She completes her first mission and begins her life as a sleeper agent in Paris where she meets a man who eventually becomes her boyfriend. The relationship becomes strong without him ever knowing about her eccentric lifestyle. Her assassin's career continues well, until a mission goes amiss, resulting in her needing the assistance of 'Victor: The Cleaner' (Jean Reno) in destroying any proof of the mission. Victor is killed and Nikita soon after abandons her boyfriend and the agency.



I think the movie is really about sense of self. Nikita spends all this time doing the most brutal thing one can do to another human being and is forced to live another life in which she is just ordinary and seemingly lovely. The view is aware of her Jekyll and Hyde scenario and witnesses how well she manages to hide one and unveil the other. When Victor becomes involved however, she appears to have reached her breaking point and loses her unruffled demeanor in a matter of minutes. She is finally able to live her life as she would like to; without puppet strings.

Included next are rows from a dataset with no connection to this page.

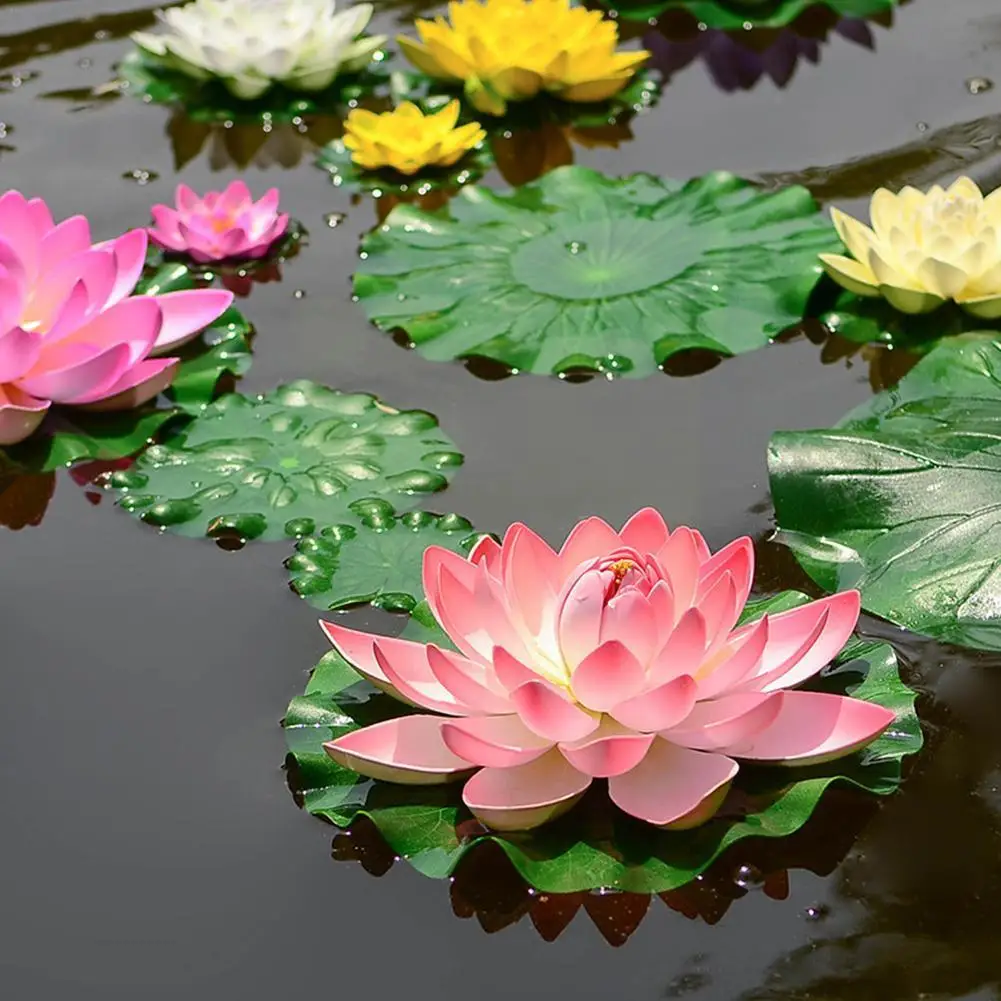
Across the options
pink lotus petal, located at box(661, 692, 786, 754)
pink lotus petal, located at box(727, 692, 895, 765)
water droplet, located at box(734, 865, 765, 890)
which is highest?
pink lotus petal, located at box(661, 692, 786, 754)

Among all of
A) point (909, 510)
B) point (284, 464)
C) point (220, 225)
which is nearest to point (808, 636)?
point (909, 510)

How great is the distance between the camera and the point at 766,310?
6.01 ft

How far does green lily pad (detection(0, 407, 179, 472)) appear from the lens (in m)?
1.67

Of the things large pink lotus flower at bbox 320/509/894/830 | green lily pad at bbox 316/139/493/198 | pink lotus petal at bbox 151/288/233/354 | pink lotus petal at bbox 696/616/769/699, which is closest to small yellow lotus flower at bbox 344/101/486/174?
green lily pad at bbox 316/139/493/198

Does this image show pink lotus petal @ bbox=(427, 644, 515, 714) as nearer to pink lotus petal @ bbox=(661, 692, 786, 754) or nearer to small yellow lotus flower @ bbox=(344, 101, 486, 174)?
pink lotus petal @ bbox=(661, 692, 786, 754)

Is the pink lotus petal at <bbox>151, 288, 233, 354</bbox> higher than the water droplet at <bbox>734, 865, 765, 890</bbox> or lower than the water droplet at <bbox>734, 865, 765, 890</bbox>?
higher

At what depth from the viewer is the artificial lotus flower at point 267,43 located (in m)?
2.39

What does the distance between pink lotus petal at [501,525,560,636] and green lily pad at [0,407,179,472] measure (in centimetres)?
66

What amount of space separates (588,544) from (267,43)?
146 centimetres

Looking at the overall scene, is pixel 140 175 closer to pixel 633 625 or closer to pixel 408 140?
pixel 408 140

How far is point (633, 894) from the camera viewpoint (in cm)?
109

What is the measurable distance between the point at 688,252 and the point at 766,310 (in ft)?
0.58

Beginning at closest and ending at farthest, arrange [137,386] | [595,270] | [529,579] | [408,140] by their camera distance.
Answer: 1. [529,579]
2. [137,386]
3. [595,270]
4. [408,140]

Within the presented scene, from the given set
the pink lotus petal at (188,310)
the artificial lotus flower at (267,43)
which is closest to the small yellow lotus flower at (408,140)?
the artificial lotus flower at (267,43)
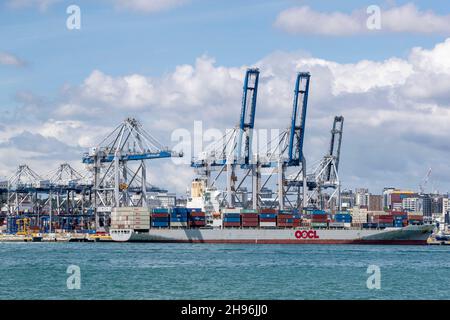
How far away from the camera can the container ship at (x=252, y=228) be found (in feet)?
365

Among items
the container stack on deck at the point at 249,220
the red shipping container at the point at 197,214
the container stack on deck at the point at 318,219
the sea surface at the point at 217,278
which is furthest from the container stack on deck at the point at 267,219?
the sea surface at the point at 217,278

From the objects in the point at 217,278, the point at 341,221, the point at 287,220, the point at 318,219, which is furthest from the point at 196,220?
the point at 217,278

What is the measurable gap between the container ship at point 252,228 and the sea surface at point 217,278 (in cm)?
3828

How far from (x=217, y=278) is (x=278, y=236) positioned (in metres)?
62.5

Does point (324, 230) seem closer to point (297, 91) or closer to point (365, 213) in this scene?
point (365, 213)

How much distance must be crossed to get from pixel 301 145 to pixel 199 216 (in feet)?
60.6

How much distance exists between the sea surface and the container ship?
38279 millimetres

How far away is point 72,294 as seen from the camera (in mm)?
40844

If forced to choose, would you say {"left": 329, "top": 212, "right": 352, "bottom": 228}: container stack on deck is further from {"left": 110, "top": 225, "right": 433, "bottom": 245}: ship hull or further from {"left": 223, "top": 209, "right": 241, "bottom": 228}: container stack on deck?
{"left": 223, "top": 209, "right": 241, "bottom": 228}: container stack on deck

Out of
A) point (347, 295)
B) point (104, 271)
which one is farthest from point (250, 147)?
point (347, 295)

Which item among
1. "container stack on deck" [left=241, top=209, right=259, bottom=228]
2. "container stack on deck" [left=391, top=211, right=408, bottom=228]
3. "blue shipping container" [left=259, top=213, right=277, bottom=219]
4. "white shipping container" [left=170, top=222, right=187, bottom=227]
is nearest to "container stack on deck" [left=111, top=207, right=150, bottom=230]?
"white shipping container" [left=170, top=222, right=187, bottom=227]

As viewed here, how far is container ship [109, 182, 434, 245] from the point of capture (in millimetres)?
111312

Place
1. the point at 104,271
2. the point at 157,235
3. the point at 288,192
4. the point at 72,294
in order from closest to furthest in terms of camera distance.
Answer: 1. the point at 72,294
2. the point at 104,271
3. the point at 157,235
4. the point at 288,192

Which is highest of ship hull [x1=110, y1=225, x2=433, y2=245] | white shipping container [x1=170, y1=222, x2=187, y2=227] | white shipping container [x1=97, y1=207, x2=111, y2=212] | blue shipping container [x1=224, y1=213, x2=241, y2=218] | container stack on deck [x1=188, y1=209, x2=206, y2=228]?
white shipping container [x1=97, y1=207, x2=111, y2=212]
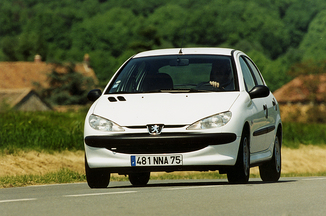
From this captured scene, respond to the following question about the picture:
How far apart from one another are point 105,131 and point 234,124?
1558 mm

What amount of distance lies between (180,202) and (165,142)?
4.28 ft

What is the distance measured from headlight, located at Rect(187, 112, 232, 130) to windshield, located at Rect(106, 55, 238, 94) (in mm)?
855

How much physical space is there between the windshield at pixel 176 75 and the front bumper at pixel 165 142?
42.3 inches

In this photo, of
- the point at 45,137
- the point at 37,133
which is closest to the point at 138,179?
the point at 45,137

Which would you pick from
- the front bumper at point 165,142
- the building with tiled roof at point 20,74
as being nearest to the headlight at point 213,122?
the front bumper at point 165,142

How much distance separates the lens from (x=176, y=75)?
9.95m

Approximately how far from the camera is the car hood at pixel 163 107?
8328mm

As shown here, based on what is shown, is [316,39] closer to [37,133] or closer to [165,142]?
[37,133]

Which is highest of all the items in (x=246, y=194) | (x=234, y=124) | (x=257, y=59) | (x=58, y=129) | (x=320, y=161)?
(x=234, y=124)

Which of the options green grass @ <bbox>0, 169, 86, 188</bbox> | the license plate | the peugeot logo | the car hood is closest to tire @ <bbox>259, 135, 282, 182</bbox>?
the car hood

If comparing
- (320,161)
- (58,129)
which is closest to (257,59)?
(320,161)

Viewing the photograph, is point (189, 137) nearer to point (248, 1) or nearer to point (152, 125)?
point (152, 125)

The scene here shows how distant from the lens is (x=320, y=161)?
3297 cm

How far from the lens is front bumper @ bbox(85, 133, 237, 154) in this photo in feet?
27.0
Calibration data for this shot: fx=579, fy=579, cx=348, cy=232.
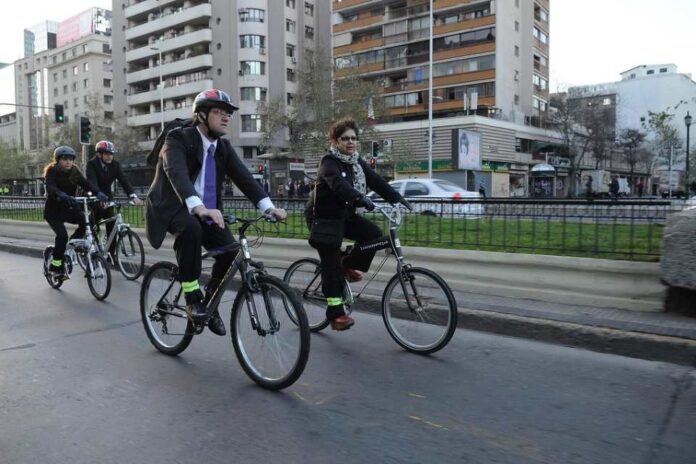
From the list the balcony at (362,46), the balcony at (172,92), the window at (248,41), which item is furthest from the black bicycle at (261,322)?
the window at (248,41)

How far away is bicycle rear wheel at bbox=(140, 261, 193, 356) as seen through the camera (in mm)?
4656

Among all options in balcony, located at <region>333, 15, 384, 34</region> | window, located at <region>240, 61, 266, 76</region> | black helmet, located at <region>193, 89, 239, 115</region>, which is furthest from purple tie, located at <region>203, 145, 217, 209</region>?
balcony, located at <region>333, 15, 384, 34</region>

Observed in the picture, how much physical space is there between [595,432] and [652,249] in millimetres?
3283

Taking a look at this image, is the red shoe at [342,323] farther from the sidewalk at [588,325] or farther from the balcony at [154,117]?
the balcony at [154,117]

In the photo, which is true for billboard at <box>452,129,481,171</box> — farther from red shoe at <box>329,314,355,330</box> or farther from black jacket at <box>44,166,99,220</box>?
red shoe at <box>329,314,355,330</box>

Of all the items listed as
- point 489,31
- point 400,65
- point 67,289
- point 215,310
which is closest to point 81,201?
point 67,289

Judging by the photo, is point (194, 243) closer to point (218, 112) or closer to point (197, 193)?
point (197, 193)

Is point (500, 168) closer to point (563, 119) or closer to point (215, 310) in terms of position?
point (563, 119)

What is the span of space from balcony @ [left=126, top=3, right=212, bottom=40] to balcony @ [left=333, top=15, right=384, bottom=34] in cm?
1266

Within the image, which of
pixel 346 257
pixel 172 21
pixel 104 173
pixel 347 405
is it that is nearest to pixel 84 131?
pixel 104 173

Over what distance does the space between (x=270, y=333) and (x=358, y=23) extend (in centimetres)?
5606

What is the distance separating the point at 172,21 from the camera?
2336 inches

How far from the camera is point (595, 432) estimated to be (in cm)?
330

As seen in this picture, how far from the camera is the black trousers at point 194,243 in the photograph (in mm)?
4199
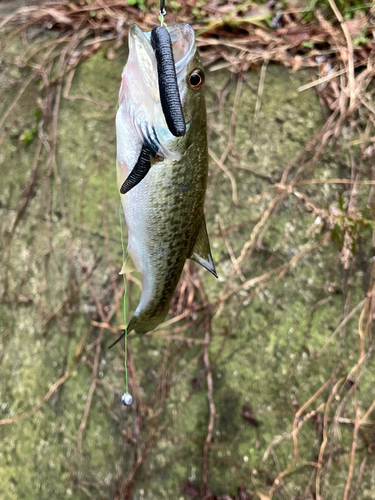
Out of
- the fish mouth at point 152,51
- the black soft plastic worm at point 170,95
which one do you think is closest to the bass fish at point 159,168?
the fish mouth at point 152,51

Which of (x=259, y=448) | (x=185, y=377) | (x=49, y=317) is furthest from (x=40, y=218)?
(x=259, y=448)

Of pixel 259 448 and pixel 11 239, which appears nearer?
pixel 259 448

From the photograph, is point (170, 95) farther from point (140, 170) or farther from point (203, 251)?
point (203, 251)

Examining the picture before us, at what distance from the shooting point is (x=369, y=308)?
6.75ft

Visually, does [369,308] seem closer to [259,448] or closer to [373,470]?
[373,470]

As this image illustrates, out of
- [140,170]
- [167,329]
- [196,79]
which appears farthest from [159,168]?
[167,329]

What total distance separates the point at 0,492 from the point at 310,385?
6.48 feet

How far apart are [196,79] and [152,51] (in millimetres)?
154

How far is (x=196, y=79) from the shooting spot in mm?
1085

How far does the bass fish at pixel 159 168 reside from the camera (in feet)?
3.45

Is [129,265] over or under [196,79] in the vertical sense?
under

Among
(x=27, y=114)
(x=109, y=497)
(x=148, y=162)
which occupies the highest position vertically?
(x=27, y=114)

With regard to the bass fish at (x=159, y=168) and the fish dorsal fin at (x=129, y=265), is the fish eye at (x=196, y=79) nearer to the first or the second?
the bass fish at (x=159, y=168)

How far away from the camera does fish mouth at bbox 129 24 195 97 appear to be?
1.02 meters
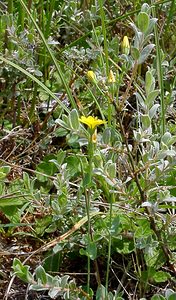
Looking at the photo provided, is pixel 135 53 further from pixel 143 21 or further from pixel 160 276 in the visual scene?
pixel 160 276

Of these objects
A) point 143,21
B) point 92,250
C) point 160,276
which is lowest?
point 160,276

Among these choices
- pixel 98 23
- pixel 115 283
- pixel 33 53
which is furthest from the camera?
pixel 98 23

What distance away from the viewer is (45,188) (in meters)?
1.60

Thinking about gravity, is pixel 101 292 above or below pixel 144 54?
below

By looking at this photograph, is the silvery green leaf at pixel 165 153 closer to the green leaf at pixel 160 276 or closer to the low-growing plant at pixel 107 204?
the low-growing plant at pixel 107 204

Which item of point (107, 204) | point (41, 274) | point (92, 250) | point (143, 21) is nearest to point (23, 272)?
point (41, 274)

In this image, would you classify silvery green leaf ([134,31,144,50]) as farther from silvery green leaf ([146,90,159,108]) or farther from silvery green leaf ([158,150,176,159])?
silvery green leaf ([158,150,176,159])

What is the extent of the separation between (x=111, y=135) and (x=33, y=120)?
1.84 feet

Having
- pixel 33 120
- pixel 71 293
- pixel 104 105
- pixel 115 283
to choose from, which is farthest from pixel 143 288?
pixel 33 120

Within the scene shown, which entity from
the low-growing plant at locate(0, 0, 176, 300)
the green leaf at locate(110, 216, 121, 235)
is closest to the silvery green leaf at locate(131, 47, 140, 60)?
the low-growing plant at locate(0, 0, 176, 300)

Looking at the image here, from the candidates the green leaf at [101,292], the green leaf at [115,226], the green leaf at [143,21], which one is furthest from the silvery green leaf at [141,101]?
the green leaf at [101,292]

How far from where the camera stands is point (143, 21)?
1188 millimetres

I thought the movie was very good. However, I think it could have been shortened. The dialogue was very good and I liked the poetry that was hidden in the plainest discourse between characters. Especially from the handler. It was definitely better than the American version and I’m not just saying that because the original > remake but because I honestly think the French did a nicer job overall: acting, cinematography, content and music.